Requirement:
Please write every line of the data below as a JSON list of strings, one string per line, leaving out blank lines and the picture markers.

Start of Given information

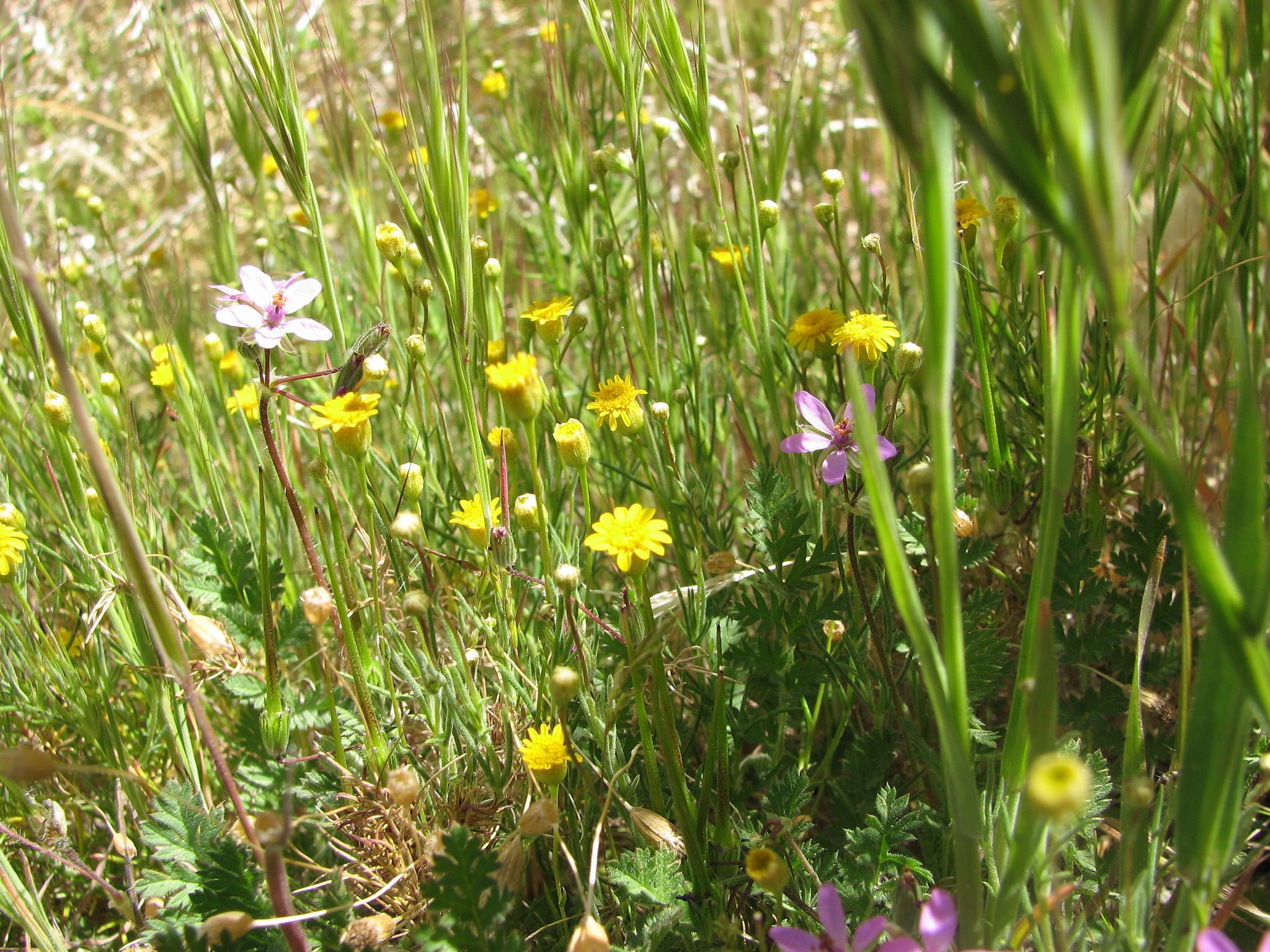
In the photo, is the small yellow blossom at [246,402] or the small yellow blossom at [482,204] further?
the small yellow blossom at [482,204]

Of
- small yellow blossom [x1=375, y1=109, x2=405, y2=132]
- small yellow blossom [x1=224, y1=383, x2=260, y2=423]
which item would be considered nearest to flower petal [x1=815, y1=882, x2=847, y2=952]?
small yellow blossom [x1=224, y1=383, x2=260, y2=423]

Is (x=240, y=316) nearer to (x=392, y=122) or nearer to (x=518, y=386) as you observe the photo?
(x=518, y=386)

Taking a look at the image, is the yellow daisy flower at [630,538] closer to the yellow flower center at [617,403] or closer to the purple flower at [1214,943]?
the yellow flower center at [617,403]

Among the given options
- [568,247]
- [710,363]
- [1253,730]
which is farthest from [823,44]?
[1253,730]

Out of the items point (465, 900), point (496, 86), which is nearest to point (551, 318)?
point (465, 900)

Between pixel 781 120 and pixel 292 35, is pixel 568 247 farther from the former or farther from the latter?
pixel 292 35

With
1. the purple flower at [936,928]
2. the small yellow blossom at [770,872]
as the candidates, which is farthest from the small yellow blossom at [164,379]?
the purple flower at [936,928]

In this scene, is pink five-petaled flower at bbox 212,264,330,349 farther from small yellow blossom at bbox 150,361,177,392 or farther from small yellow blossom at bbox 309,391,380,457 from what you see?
small yellow blossom at bbox 150,361,177,392
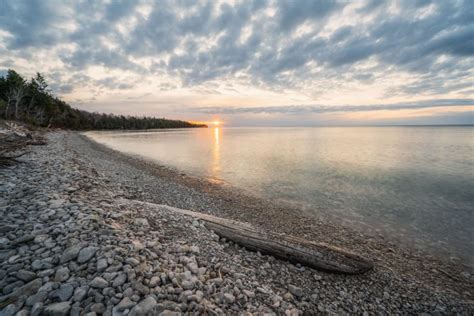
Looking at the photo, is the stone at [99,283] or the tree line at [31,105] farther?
the tree line at [31,105]

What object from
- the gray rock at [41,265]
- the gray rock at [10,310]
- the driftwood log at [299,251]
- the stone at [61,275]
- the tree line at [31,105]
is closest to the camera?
the gray rock at [10,310]

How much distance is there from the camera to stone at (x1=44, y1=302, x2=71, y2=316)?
274 centimetres

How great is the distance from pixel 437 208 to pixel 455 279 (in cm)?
Answer: 881

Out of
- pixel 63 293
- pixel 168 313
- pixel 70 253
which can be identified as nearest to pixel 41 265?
pixel 70 253

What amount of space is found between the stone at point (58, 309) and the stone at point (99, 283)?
0.39 meters

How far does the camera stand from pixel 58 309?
279 centimetres

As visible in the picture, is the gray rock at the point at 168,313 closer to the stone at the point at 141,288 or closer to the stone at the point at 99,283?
the stone at the point at 141,288

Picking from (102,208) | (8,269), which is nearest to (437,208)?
(102,208)

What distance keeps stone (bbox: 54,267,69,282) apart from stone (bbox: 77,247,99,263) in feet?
0.91

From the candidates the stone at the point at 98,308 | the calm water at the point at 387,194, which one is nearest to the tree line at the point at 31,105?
the calm water at the point at 387,194

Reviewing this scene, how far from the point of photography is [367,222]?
36.8ft

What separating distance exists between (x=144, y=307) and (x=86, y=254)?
1.70m

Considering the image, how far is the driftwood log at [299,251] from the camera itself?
19.8 feet

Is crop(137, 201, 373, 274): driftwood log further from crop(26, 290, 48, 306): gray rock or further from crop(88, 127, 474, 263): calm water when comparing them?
crop(88, 127, 474, 263): calm water
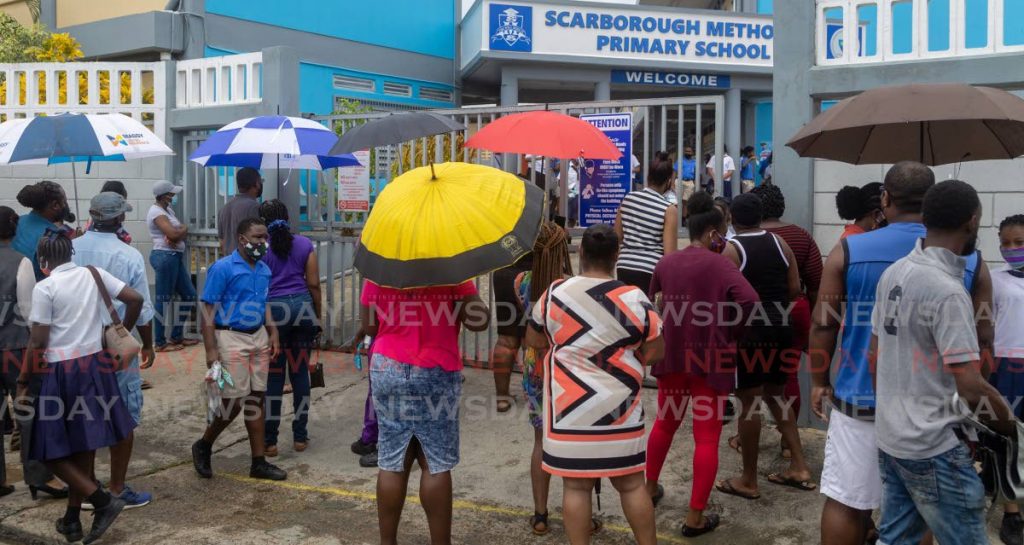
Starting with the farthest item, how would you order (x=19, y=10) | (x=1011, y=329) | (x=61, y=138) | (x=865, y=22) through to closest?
(x=19, y=10) → (x=61, y=138) → (x=865, y=22) → (x=1011, y=329)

End of Given information

Written solution:
[
  "In the photo, is the small yellow blossom at [246,402] or the small yellow blossom at [482,204] further?",
  "the small yellow blossom at [482,204]",
  "Of",
  "- small yellow blossom [x1=375, y1=109, x2=405, y2=132]",
  "- small yellow blossom [x1=224, y1=383, x2=260, y2=423]",
  "which item would be considered nearest to flower petal [x1=815, y1=882, x2=847, y2=952]?",
  "small yellow blossom [x1=224, y1=383, x2=260, y2=423]",
  "Is (x=240, y=316) nearer to (x=392, y=122) or nearer to (x=518, y=386) as you observe the photo?",
  "(x=518, y=386)",
  "Taking a look at the image, is the yellow daisy flower at [630,538] closer to the yellow flower center at [617,403] or closer to the purple flower at [1214,943]?",
  "the yellow flower center at [617,403]",
  "Among the given options",
  "- [568,247]",
  "- [710,363]",
  "- [1253,730]",
  "which is farthest from [823,44]?",
  "[1253,730]",
  "Out of the items point (465, 900), point (496, 86), which is nearest to point (551, 318)?",
  "point (465, 900)",
  "Between pixel 781 120 and pixel 292 35, is pixel 568 247 farther from the former or farther from the latter?",
  "pixel 292 35",
  "With",
  "1. the purple flower at [936,928]",
  "2. the small yellow blossom at [770,872]",
  "as the candidates, which is farthest from the small yellow blossom at [164,379]?",
  "the purple flower at [936,928]",
  "In this scene, is pink five-petaled flower at bbox 212,264,330,349 farther from small yellow blossom at bbox 150,361,177,392 or farther from small yellow blossom at bbox 309,391,380,457 from what you see?",
  "small yellow blossom at bbox 150,361,177,392",
  "Looking at the photo, is the stone at [99,283] or the tree line at [31,105] farther?",
  "the tree line at [31,105]",
  "What object from",
  "- the gray rock at [41,265]",
  "- the gray rock at [10,310]",
  "- the driftwood log at [299,251]",
  "- the stone at [61,275]",
  "- the tree line at [31,105]",
  "is closest to the camera?",
  "the gray rock at [10,310]",
  "How much distance is there from the camera to stone at (x1=44, y1=302, x2=71, y2=316)?",
  "274 centimetres",
  "How great is the distance from pixel 437 208 to pixel 455 279 (in cm)?",
  "Answer: 881",
  "Out of",
  "- pixel 63 293",
  "- pixel 168 313",
  "- pixel 70 253",
  "which can be identified as nearest to pixel 41 265?",
  "pixel 70 253",
  "What amount of space is found between the stone at point (58, 309) and the stone at point (99, 283)?",
  "0.39 meters",
  "How far does the camera stand from pixel 58 309?",
  "279 centimetres",
  "As visible in the picture, is the gray rock at the point at 168,313 closer to the stone at the point at 141,288 or closer to the stone at the point at 99,283?",
  "the stone at the point at 141,288",
  "Picking from (102,208) | (8,269), which is nearest to (437,208)?",
  "(102,208)",
  "What distance keeps stone (bbox: 54,267,69,282) apart from stone (bbox: 77,247,99,263) in feet?",
  "0.91",
  "From the candidates the stone at the point at 98,308 | the calm water at the point at 387,194, which one is nearest to the tree line at the point at 31,105?",
  "the calm water at the point at 387,194",
  "Reviewing this scene, how far from the point of photography is [367,222]?",
  "36.8ft",
  "What separating distance exists between (x=144, y=307) and (x=86, y=254)?",
  "1.70m",
  "Considering the image, how far is the driftwood log at [299,251] from the camera itself?",
  "19.8 feet",
  "Is crop(137, 201, 373, 274): driftwood log further from crop(26, 290, 48, 306): gray rock or further from crop(88, 127, 474, 263): calm water when comparing them?",
  "crop(88, 127, 474, 263): calm water",
  "Starting with the farthest item, how would you order (x=19, y=10) | (x=1011, y=329) | (x=61, y=138) | (x=865, y=22) through to closest?",
  "(x=19, y=10) → (x=61, y=138) → (x=865, y=22) → (x=1011, y=329)"
]